Der Weg in den Zirkus sei erst einmal überhaupt nicht vorgezeichnet gewesen, erzählte Paul im Deutschlandfunk Kultur. Er sei jahrelang auf der Suche nach dem für ihn richtigen Beruf gewesen. Neigungen gingen in Richtung Design, Architektur und Zeichnen, sein Studium finanzierte Paul mit einer nach eigener Aussage ziemlich erfolgreichen Rock 'n' Roll-Band.
"Alle diese Dinge haben mich sehr interessiert. Da war ich hin- und hergerissen. Und als ich dann gedacht habe, ich mache mal so kurze Zeit meinen Jugendtraum, ist mir aufgefallen, dass alle diese Berufe im Beruf des Zirkusdirektors drin sind."
Besucher gehen am 10.05.2012 in das Zelt vom Circus Roncalli
Circus Roncalli besteht jetzt seit über 40 Jahren © picture alliance / dpa - Horst Ossinger

Wie Sting bei Roncalli Seiltanzen lernen wollte

Die Begegnungen mit von ihm bewunderten, faszinierenden Menschen gehörten für Paul zu den schönsten Erlebnissen der Zirkusarbeit, etwa mit Andy Warhol, Heinz Rühmann oder Joseph Beuys. Rühmann habe ihm anvertraut, dass er ein Leben lang Clown werden wollte, sagte Paul. Der Rock-Musiker Sting habe eine Woche lang im Zirkus gewohnt und dort Seiltanzen lernen wollen, "für seine innere Balance". Die Einschätzung des Profis: "Sting hat sich nicht schlecht angestellt."
Die schöpferische und kreative Seite Bernhard Pauls musste manchmal zu Gunsten des Wohlergehens von Roncalli vernachlässigt werden: "Die Bürokratie ist mein größter Feind", meinte Paul. Trotz allem sei die Vielfalt an Möglichkeiten bei der Zirkusarbeit – vom Kostüm- und Modeentwürfen bis zur Eventgestaltung - immer noch spannend. Ab und an blieb noch Zeit für Theaterarbeit – etwa mit George Tabori oder Klaus Maria Brandauer:
"Das ist eine interessante Geschichte, wenn man über den Tellerrand oder den Manegenrand rüber blickt und diese angrenzenden Bereiche noch mit nimmt."

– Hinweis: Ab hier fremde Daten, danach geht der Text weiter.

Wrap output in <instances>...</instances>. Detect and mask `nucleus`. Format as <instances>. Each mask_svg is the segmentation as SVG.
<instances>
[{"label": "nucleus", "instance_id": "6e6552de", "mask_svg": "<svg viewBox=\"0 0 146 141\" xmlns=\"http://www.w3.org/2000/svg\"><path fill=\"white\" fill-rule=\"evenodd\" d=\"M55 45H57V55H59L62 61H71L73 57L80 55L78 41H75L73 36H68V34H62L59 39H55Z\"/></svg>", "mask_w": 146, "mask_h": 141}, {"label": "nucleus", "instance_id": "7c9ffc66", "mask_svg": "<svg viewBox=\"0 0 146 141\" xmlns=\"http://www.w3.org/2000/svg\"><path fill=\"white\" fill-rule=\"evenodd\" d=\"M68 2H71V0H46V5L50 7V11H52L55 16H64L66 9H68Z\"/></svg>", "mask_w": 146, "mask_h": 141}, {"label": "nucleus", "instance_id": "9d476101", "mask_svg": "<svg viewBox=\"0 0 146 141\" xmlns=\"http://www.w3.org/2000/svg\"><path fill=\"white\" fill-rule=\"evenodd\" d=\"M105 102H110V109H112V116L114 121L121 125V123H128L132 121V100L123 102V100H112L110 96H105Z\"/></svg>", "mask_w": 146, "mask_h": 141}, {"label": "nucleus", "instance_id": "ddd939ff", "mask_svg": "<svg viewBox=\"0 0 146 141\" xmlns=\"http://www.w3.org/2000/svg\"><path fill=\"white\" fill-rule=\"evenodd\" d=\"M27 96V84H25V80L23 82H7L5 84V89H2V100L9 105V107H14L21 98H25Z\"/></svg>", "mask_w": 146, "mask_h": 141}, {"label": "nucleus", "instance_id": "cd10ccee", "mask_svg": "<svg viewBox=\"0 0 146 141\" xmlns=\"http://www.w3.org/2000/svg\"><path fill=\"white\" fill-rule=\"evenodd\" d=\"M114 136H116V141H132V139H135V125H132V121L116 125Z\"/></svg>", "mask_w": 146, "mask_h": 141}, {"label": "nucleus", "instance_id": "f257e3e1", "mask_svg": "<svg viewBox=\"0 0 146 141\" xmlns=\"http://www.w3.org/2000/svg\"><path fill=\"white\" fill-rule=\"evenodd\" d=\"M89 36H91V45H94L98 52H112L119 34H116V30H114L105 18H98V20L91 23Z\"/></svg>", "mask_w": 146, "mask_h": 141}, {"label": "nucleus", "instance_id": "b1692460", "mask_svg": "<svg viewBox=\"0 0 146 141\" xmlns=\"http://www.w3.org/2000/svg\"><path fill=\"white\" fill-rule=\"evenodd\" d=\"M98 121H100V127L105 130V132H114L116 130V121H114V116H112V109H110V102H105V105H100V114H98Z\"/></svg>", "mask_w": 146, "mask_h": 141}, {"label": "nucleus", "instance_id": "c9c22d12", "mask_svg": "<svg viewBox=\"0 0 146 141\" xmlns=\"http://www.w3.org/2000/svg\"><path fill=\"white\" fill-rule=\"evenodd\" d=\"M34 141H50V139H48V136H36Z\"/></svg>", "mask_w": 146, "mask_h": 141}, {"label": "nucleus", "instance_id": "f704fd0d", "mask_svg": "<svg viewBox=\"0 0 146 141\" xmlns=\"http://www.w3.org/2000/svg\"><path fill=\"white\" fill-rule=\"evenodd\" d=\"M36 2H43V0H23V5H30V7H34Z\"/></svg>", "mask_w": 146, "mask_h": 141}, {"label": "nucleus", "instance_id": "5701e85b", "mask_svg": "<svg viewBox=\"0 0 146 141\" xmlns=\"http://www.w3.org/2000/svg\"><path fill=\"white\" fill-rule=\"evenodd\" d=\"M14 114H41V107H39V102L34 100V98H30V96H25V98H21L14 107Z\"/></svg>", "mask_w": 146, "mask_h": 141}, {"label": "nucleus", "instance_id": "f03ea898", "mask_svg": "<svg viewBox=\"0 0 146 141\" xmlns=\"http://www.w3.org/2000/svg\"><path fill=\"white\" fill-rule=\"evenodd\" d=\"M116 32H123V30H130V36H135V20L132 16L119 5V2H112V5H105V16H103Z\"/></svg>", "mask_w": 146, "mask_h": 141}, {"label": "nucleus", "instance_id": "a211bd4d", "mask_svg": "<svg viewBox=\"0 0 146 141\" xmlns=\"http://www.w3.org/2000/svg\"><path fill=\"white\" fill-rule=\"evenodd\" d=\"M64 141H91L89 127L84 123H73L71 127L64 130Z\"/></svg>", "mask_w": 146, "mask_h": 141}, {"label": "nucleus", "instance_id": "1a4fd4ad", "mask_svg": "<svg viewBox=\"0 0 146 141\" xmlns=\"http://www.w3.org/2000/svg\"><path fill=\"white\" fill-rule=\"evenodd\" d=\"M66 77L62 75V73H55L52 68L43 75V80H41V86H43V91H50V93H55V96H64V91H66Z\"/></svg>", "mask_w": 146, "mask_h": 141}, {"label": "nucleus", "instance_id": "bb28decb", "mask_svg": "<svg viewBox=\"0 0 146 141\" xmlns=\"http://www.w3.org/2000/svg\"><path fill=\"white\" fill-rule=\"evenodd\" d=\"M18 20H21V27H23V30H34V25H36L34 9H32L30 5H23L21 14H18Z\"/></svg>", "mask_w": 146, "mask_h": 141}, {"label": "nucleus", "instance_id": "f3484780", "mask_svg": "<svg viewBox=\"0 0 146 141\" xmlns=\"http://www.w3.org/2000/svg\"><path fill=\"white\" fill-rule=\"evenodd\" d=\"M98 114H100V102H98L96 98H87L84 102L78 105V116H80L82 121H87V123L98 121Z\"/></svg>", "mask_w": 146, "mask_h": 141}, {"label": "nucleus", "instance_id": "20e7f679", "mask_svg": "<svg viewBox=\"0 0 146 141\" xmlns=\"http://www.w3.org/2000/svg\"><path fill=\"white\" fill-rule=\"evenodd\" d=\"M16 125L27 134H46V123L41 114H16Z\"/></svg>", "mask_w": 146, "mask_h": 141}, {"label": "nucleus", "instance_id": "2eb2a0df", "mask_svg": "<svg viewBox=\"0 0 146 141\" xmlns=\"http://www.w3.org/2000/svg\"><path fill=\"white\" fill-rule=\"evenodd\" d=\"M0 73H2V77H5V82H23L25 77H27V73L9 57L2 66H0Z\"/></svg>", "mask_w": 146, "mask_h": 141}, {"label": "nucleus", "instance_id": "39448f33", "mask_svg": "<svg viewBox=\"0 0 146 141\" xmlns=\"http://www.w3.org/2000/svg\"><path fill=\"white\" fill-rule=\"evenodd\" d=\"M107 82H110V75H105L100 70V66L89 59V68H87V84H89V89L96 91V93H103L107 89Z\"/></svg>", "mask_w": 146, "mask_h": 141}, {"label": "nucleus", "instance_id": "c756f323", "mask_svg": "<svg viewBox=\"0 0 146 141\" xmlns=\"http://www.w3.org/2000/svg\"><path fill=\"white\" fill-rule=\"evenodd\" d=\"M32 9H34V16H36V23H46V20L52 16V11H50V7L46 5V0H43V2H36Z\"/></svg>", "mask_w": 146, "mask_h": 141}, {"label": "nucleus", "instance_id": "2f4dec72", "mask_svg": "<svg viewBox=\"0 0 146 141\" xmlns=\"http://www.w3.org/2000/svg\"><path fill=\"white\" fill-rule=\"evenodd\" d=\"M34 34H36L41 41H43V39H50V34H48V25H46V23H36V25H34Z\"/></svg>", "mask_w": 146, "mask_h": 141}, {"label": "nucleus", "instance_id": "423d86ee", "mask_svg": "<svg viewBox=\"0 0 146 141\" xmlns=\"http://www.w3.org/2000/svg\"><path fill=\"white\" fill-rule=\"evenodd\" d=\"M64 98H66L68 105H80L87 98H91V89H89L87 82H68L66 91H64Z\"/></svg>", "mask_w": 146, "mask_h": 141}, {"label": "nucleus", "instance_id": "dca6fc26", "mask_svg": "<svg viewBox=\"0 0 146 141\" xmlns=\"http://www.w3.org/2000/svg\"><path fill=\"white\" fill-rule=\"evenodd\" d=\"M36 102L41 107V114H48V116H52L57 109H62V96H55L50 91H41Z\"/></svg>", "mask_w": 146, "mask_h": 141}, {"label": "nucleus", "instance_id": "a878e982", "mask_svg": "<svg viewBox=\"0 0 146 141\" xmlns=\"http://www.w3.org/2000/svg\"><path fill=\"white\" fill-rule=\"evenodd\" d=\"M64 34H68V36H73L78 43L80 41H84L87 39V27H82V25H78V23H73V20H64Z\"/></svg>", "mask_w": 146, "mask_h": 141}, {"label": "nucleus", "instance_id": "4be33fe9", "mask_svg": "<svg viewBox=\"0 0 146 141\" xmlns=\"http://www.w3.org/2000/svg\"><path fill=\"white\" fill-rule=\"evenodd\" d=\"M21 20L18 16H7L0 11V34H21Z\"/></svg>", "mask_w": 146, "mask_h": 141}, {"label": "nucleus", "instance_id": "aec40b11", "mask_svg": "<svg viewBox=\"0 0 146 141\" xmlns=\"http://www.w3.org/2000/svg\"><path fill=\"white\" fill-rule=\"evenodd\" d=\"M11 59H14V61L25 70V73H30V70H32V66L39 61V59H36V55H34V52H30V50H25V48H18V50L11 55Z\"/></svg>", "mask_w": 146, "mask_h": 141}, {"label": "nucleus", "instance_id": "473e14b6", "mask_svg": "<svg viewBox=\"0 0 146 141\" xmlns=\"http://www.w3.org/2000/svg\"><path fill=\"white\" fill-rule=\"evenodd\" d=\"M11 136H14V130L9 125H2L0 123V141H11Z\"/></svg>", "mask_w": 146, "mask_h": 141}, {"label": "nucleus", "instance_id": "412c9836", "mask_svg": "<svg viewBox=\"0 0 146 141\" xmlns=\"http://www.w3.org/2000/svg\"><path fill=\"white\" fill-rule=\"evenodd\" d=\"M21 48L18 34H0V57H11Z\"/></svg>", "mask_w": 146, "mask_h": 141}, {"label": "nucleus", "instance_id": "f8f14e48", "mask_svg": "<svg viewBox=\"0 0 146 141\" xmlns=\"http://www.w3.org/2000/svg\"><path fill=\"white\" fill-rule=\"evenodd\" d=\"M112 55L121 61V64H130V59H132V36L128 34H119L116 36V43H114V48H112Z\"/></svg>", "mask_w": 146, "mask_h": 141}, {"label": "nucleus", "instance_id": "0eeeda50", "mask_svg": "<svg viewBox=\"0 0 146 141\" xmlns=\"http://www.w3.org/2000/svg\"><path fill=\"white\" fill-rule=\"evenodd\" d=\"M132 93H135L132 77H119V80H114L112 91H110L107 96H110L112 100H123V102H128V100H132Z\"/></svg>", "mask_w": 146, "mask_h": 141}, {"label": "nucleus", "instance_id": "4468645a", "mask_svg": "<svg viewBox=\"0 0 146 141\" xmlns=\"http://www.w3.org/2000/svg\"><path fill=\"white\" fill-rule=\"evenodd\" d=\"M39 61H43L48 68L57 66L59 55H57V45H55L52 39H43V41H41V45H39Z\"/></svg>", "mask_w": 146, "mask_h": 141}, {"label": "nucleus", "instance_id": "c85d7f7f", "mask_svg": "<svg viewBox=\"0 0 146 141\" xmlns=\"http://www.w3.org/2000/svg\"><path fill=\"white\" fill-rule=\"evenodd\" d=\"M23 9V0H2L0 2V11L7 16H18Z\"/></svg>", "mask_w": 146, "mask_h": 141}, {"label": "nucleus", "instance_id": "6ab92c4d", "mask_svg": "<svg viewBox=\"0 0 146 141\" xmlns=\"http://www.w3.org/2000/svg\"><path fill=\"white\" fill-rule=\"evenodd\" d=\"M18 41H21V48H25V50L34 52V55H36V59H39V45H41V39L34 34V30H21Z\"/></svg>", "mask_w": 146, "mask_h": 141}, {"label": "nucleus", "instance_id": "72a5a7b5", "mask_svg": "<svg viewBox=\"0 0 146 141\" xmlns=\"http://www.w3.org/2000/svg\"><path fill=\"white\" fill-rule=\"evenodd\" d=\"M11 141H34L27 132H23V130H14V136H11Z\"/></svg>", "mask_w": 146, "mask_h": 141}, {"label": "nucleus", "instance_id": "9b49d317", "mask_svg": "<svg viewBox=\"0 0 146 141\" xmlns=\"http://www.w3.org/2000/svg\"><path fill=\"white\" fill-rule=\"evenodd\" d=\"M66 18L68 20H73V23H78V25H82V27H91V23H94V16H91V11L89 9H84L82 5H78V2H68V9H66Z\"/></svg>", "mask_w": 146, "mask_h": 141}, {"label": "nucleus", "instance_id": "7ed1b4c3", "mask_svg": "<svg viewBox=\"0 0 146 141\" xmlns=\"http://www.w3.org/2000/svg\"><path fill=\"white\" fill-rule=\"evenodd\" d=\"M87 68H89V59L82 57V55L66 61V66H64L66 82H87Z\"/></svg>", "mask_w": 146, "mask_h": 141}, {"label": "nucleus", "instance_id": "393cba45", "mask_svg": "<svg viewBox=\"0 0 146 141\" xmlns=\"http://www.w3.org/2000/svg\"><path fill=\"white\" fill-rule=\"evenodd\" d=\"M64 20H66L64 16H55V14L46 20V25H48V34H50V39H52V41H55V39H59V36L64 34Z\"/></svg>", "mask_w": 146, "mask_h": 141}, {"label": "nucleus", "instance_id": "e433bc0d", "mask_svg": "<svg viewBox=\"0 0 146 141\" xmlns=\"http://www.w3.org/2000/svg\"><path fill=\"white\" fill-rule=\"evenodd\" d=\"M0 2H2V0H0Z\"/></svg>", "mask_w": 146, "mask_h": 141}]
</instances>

Die Zirkusarbeit ähnelt der christlichen Seefahrt

Zur Arbeit des Zirkusdirektors gehörte es auch, Roncalli durch wirtschaftliche Schwierigkeiten hindurch zu bringen. Er habe das Zirkussterben verfolgt und sich die Gründe für das Scheitern anderer Zirkusse klar gemacht, so Paul:
"Ich vergleiche den Zirkus oft mit der christlichen Seefahrt. Wir sind abhängig von Wind und Wetter, wir haben wenig Platz, wir sind ständig in einer gewissen Gefahr. Wir müssen immer Kurskorrekturen machen, sonst würde das Schiff ganz woanders ankommen. Und diese Kurskorrekturen darf man nicht versäumen. Es gibt auch so Dinge wie den Seiltanz zwischen Sich-erneuern und trotzdem das Alte zu bleiben."
(ue)

Das Interview im Wortlaut:
Ute Welty: Köln, Wien, Mallorca und Zirkuswagen – Bernhard Paul verfügt über eine stattliche Anzahl von Adressen. Und die des Zirkuswagens ist vielleicht seine liebste. Denn Bernhard Paul ist Zirkus durch und durch. Zurzeit ist er mit seinem Circus Roncalli auf Jubiläumstournee und auch er selbst kann ein Jubiläum feiern, denn heute wird Bernhard Paul 70! Wie eine solche Geburtstagsparty im Zirkus aussieht, konnte ich Bernhard Paul selber fragen. Und das, was er beschrieben hat, klang nach einem Fest, wo man selber auch gerne dabei wäre!
Bernhard Paul: Wir haben ein eigenes Zirkuscafé im Circus Roncalli. Familie und Großfamilie, sprich der ganze Zirkus, wir werden so ein bisschen reinfeiern.
Welty: Also in der Nacht?
Paul: Ja.
Welty: Und wie viele Leute kommen dann zusammen?
Paul: Ja, wir sind im Zirkus 150 Menschen und ich schaue mal, wie viele kommen.
Welty: Gibt es tatsächlich welche, die sich entziehen?
Paul: Es geht nicht um entziehen, es gibt auch welche, die haben Dienst bei diversen Dingen, vom Nachtwächter angefangen bis zum Techniker. Also, jeder, der kommen will, kommt, und normalerweise kommen dann immer noch ein paar mehr.
Welty: Wenn Sie jetzt den 70. Geburtstag im Zirkus feiern, gibt es Dinge, die Sie noch nie im Zirkus gemacht haben, die ein privater Bernhard Paul lieber woanders tut?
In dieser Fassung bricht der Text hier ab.